All his publications discuss fruticulture and technique problems found in orchards. These publications are a key part of the material of the Agriculture Extension Service. Also Geño writes different articles for the Agricultural Newspaper “Agrotemas”.

And what makes “Geño” special? “I am like the bad weed that never dies,” he said laughing. “I had been surgically intervened more than 15 times. I think I would be in the Guiness Record Book because I am still alive even though I suffered last year a massive heart attack. I don’t know how many parts of my body have been removed but am still working and moving”.

Geño has made a lot of grafting experiments during his career but now he will be literally grafted with mother cells therapy in his legs that have been bypassed seven times.

“I know all the doctors in the St. Luke’s Hospital in Houston, I considered them part of my family,” said Geño jokingly.
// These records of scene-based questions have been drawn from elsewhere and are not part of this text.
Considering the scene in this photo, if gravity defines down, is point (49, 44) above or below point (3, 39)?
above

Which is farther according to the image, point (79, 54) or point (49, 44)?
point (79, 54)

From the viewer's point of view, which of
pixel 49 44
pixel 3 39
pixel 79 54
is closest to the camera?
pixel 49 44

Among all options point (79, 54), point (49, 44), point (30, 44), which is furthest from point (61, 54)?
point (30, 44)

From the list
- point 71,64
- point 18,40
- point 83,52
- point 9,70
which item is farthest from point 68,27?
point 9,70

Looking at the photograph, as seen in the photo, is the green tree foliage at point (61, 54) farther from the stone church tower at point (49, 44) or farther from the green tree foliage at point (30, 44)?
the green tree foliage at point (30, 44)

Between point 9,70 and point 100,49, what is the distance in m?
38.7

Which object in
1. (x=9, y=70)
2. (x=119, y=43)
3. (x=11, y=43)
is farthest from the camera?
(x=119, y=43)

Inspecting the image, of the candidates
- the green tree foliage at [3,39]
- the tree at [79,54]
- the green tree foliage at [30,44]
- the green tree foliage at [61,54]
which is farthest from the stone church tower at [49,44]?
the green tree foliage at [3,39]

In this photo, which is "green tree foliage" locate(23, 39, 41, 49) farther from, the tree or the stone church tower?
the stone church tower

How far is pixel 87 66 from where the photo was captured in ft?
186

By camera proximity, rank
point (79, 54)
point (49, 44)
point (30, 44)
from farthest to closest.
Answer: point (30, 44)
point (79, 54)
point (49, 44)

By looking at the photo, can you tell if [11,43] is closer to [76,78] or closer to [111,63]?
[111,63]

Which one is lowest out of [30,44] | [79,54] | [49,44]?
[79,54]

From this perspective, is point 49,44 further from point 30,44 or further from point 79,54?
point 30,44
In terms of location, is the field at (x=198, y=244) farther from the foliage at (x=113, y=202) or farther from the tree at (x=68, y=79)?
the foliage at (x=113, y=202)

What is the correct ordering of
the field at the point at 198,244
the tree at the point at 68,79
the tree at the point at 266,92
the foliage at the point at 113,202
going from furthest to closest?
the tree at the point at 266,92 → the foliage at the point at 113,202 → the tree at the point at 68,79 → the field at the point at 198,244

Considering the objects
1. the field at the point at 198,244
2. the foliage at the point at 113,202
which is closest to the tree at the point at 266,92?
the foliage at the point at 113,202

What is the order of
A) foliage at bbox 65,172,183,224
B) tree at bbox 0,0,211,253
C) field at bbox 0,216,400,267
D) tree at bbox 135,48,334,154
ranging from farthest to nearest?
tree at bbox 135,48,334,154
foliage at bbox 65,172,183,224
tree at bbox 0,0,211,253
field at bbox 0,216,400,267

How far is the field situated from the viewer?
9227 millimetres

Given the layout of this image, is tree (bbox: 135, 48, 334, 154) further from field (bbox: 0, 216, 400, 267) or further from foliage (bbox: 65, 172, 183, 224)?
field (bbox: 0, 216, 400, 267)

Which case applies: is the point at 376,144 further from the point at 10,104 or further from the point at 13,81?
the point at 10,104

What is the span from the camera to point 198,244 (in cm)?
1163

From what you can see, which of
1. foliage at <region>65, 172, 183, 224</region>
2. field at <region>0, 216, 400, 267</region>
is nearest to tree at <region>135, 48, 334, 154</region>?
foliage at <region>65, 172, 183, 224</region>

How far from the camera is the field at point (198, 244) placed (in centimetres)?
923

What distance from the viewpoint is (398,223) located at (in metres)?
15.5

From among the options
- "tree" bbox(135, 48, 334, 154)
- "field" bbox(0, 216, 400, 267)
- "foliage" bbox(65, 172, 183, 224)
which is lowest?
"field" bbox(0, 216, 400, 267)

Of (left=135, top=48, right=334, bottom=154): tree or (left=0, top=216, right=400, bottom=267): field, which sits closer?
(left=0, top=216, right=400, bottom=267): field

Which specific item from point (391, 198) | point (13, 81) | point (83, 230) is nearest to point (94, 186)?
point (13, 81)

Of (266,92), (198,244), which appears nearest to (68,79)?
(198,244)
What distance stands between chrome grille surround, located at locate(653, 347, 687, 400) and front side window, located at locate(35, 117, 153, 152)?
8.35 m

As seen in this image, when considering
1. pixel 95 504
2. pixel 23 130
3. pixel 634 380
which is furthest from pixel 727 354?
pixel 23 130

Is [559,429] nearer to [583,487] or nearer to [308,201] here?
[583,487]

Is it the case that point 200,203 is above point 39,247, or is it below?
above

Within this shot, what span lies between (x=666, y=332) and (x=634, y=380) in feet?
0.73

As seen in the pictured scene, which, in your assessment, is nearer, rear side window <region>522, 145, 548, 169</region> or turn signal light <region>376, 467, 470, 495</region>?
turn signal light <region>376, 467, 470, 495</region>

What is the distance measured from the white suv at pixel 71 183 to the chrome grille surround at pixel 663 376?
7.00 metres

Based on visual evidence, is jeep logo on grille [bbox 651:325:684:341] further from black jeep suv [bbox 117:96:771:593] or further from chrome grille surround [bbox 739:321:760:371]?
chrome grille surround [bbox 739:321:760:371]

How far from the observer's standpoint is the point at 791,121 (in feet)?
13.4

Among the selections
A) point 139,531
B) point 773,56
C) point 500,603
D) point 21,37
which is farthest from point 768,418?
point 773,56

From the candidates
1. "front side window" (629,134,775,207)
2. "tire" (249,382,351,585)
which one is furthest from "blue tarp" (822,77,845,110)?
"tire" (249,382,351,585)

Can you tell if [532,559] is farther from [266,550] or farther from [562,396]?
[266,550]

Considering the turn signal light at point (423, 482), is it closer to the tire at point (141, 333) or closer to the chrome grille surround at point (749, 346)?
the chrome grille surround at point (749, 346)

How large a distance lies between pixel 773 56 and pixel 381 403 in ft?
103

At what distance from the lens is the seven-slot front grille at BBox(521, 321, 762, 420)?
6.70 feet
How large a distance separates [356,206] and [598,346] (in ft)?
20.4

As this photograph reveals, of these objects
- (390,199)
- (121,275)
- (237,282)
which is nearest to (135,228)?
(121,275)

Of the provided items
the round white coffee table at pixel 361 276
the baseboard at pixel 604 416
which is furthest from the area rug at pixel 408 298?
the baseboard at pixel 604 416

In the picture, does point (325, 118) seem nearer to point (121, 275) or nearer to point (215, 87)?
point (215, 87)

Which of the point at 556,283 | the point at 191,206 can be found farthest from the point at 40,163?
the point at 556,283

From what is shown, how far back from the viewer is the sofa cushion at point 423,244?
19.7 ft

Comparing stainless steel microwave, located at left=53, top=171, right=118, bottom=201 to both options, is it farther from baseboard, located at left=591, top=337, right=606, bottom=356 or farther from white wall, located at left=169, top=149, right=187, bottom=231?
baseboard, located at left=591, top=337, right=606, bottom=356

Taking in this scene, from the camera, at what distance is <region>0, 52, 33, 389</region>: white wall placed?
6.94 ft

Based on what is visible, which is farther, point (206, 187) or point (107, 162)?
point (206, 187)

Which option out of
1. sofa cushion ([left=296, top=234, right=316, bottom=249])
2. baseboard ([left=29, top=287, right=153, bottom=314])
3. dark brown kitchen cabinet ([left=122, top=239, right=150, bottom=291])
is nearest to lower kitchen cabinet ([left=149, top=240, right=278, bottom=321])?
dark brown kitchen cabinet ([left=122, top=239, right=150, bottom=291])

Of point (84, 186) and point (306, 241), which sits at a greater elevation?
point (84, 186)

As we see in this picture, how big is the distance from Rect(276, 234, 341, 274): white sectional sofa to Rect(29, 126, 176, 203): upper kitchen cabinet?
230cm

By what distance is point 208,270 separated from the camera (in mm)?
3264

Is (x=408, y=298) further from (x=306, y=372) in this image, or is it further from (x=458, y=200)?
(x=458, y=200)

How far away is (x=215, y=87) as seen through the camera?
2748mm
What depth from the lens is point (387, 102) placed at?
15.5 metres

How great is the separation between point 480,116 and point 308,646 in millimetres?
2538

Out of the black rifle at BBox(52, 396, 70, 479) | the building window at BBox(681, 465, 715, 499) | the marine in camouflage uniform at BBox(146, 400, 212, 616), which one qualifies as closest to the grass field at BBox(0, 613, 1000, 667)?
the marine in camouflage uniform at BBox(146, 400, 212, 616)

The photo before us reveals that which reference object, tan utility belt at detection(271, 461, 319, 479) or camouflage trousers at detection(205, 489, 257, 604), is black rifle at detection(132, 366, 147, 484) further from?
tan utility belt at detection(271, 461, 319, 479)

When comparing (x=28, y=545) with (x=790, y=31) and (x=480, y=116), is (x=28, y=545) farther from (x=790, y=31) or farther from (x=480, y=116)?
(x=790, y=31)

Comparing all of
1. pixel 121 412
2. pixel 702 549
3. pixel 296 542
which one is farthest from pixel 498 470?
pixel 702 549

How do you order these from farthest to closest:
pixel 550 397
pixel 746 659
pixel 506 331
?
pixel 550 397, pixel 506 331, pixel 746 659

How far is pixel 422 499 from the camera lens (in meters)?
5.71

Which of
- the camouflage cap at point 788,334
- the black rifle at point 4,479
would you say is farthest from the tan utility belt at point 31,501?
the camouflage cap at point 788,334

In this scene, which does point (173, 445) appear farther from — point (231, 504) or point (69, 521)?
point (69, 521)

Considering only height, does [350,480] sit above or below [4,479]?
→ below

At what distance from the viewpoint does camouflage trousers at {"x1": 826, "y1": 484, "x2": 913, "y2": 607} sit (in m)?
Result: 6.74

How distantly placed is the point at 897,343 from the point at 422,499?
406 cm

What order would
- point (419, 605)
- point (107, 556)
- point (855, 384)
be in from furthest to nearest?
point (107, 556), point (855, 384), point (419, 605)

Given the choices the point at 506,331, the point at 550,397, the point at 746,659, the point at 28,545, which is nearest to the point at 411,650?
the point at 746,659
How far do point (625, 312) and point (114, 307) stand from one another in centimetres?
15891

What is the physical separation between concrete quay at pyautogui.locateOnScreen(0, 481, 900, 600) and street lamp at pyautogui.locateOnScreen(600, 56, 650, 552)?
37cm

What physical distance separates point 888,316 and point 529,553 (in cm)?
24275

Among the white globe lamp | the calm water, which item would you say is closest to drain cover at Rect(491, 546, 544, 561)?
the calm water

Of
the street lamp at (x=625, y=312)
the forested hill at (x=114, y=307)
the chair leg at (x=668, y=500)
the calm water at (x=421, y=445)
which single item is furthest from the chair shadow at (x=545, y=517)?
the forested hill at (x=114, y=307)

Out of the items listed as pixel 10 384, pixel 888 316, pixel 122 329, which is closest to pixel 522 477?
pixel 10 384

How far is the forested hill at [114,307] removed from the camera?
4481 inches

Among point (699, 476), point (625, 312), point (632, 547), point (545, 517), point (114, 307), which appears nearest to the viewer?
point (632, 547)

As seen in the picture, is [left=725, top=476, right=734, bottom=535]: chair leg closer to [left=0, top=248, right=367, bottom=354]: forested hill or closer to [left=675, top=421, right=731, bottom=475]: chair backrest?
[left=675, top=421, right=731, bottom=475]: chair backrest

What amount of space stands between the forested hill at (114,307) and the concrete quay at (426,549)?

Despite all the health problems, he has a great sense of humor.

Geño is part of different professional organizations like US Pomoly Society, Agriculture Specialist Association, “ Colegio de Agrónomos de Puerto Rico” and many others.

This agronomist has been recognized twice as agronomist of the year by the Agronomist College of Puerto Rico. Moreover, two years ago this institution created “The Eugenio Toro Award” for the achievement of exemplar and professional life given to the most distinguished agronomist in Puerto Rico during the College Annual Convention Meeting.

Geño is an innate teacher. He keeps moving with technology in his Facebook page in which he gives advice to all his friends, at his 75! “I read and write everyday maintaining myself well informed about recent news and investigations in my area. I love Facebook because it keeps me in contact with all my friends around the world.”

When I visited him in his farm, I saw his office which has tons of magazines, photos and awards. “I received over 300 recognitions in all the history of my life; every one of them represents my work. I really appreciate all of them that’s why I have my own little wall of fame,” joked Geño.

On his desk he had a display of a lot of envelopes from foundations and charity centers. When I asked about them he answers: “I learned to give to others of what I have and that comes back in blessings to me. I always think that when I will die I will not take anything with me except the good work that I did on the earth.”

This man wants to give advice to everyone. “My advice is that everyone that becomes a professional and works for the private business or government has to dedicate his soul, spirit and body to an excellent service to justify his salary.”

I take the sweet taste of getting to know someone that lives what he does and lives to do it.